Little Arabia District is a cultural destination in Orange County, California, the center for Orange County’s Arab-American community. It is sometimes referred to as “Little Gaza” which was a play on the original designation of this area as the “Garza Island.”
According to the OC Weekly, prior to the arrival of Arab merchants and families, the section of West Anaheim was popularly known as the Gaza Strip because of an unincorporated area called Garza Island.“Rising from agricultural fields in the 1950s post-World War II building boom, the Gaza Strip hosted a collection of dive bars, restaurants, and mom-and-pop stores on the main streets, with tract housing and apartments in the neighborhoods giving it a distinctly working-class feel. The area’s most famous business is Linbrook Bowl, a legendary bowling alley that Huell Howser has profiled and whose Googie-style sign, complete with rotating pin, still lights up every night. “But by the 1980s, white flight left the Gaza Strip mostly abandoned or replaced with seedy businesses,” according to an OC Weekly 2012 cover story.
Little Arabia grew significantly in the 1990s with the arrival of immigrants from the Arab World, and is home to thousands of Arab-Americans predominantly hailing from Egypt, Syria, Lebanon, Jordan and Palestine. Local Arab American business leaders such as Ahmad Alam and Belal Dalati saw a mutual benefit in commercial real estate, they began buying distressed homes, flip them and selling them to Arab immigrants. They also bought plazas, office buildings, and recruited and encouraged merchants to start up new businesses in West Anaheim.
In 2004, more than 50 leaders gathered at Access California Services to brainstorm ideas to elevate the Arab American community in Anaheim. One of the ideas was to create an official designation of Little Arabia. Read here.
In 2010, local Arab American groups launched a social media campaign to build momentum around the idea of officially designating the area as “Little Arabia.” The coordinated campaign included a drive to contact city officials to express support for a designation alongside other outlined goals such as partnering with the city to improve signage and building facades.

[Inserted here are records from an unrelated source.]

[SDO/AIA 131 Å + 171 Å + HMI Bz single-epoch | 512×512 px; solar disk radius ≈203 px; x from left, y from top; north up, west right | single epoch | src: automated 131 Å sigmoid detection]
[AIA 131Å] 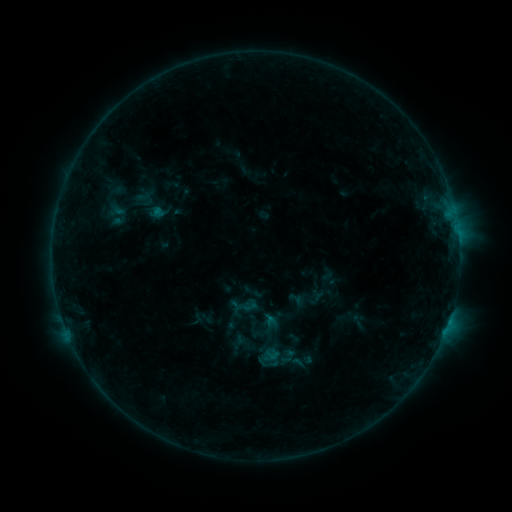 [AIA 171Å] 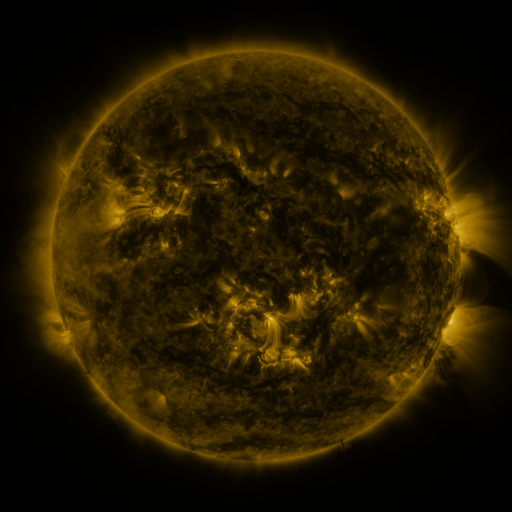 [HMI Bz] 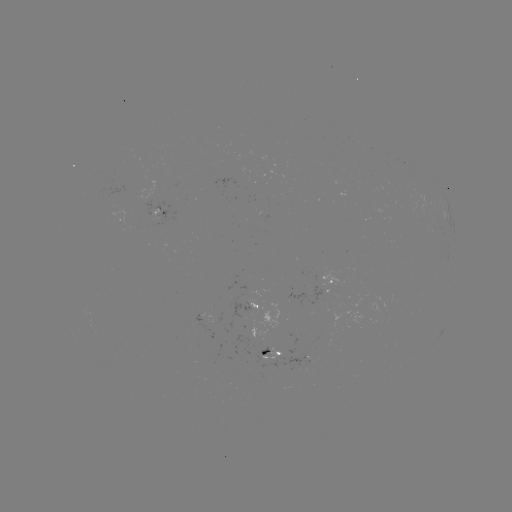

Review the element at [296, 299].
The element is sigmoid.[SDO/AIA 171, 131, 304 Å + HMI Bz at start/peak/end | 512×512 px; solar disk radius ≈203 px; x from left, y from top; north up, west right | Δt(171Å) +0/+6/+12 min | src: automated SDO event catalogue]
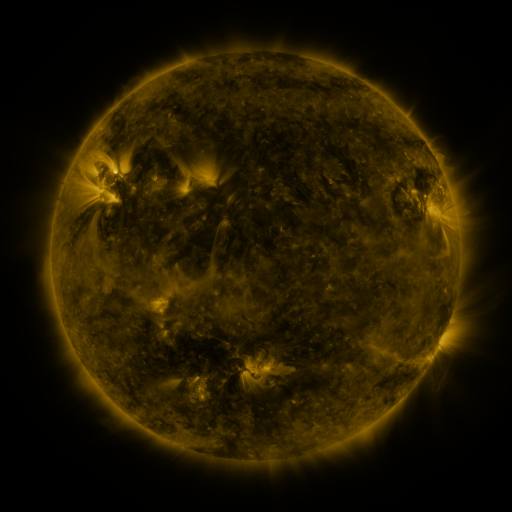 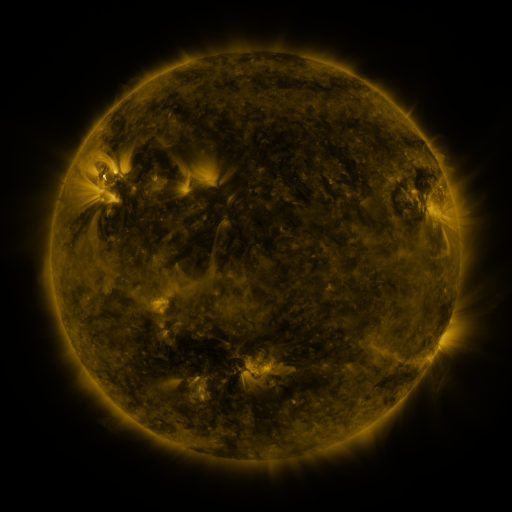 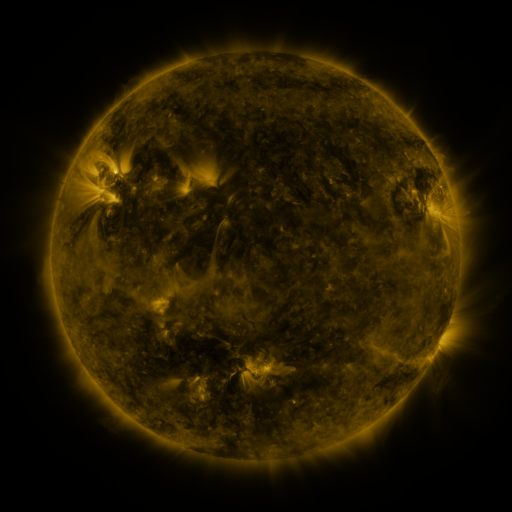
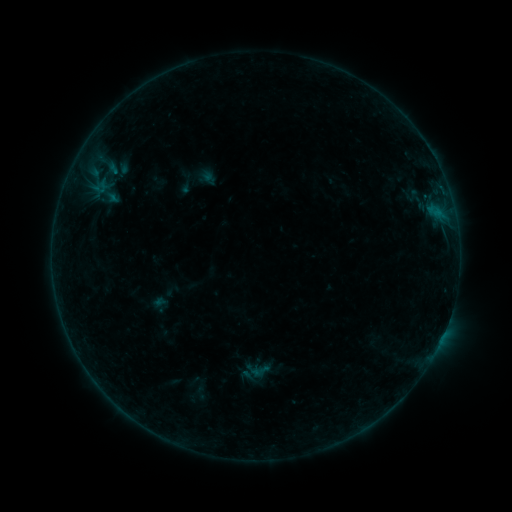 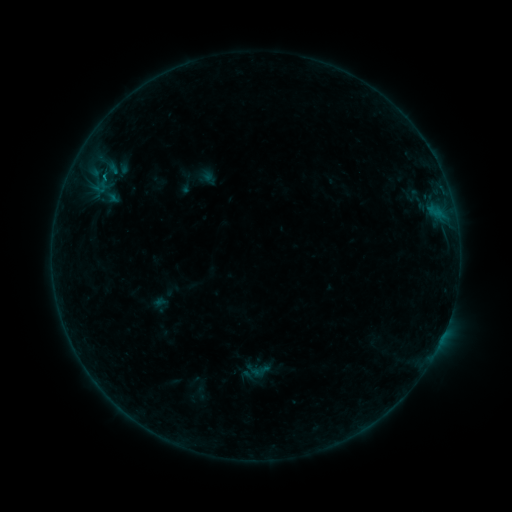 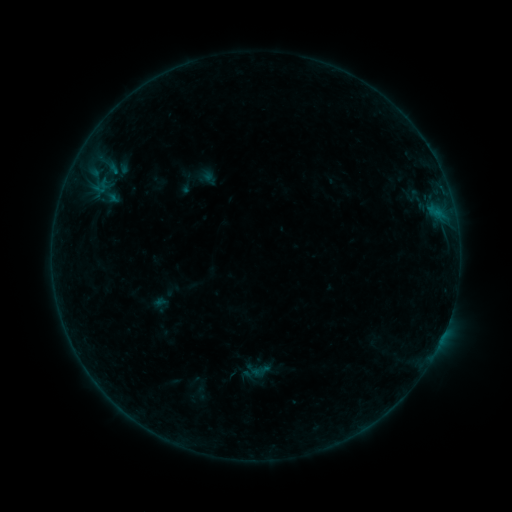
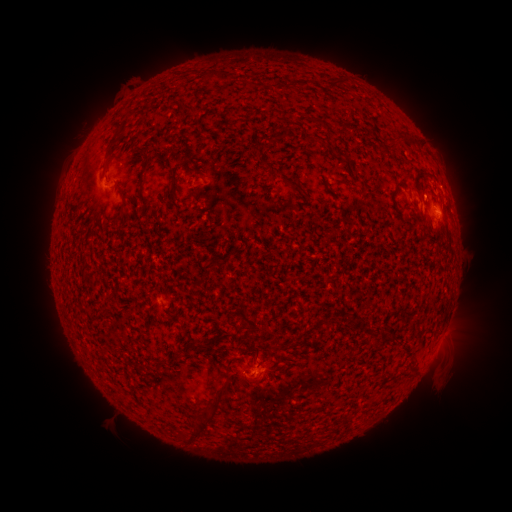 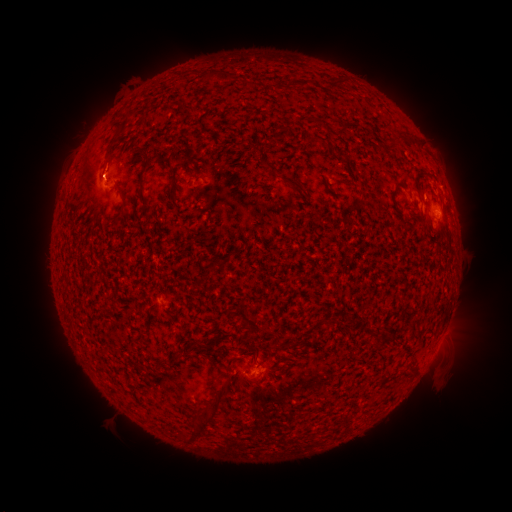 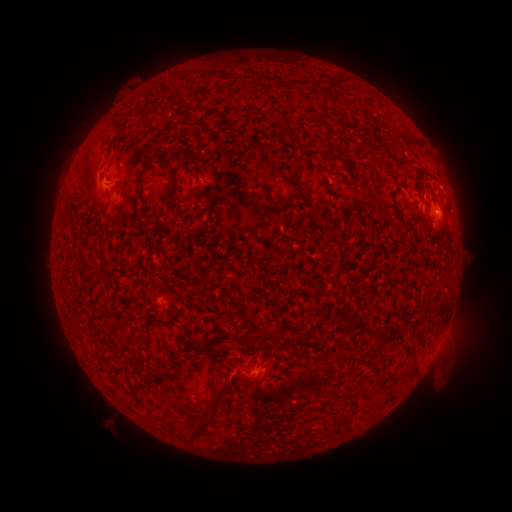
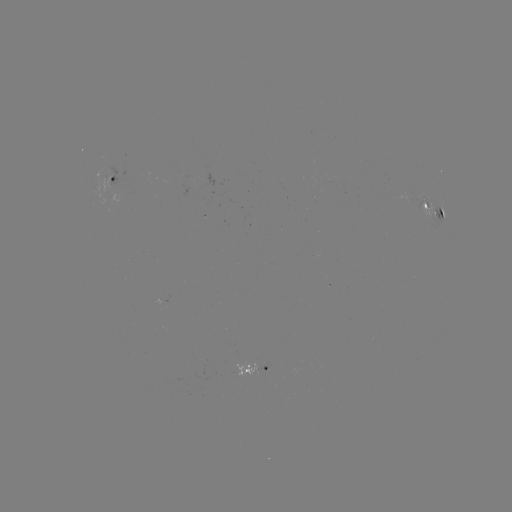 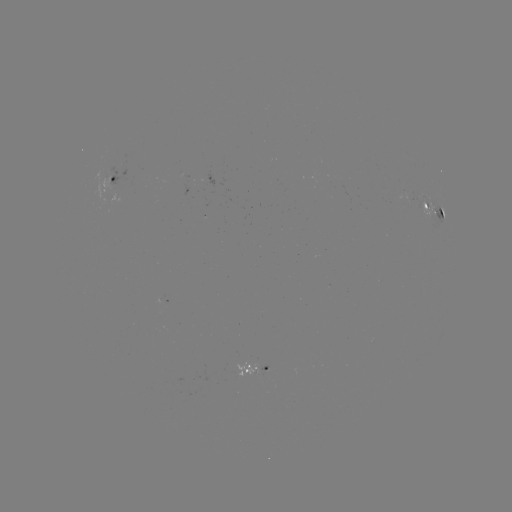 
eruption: [77, 138, 127, 195]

Four years later, in 2014 a renewed push by community groups to advocate for an official designation of the district brought nationwide media coverage to Little Arabia, including in the Los Angeles Times, NPR, and Aljazeera America. In addition, former Anaheim Mayor Tom Tait praised the businesses of Little Arabia during his 2014 State of the City address, an event held at the time by the Anaheim Chamber of Commerce. For the first time in the city’s history, the Mayor encouraged more than 600 attendees to visit the district and dine at authentic Arabic restaurants in Anaheim.
During the 2016 and 2018 Anaheim City Council candidate forums, the issue of Little Arabia designation was brought up. In 2016, every present candidate said they support the designation.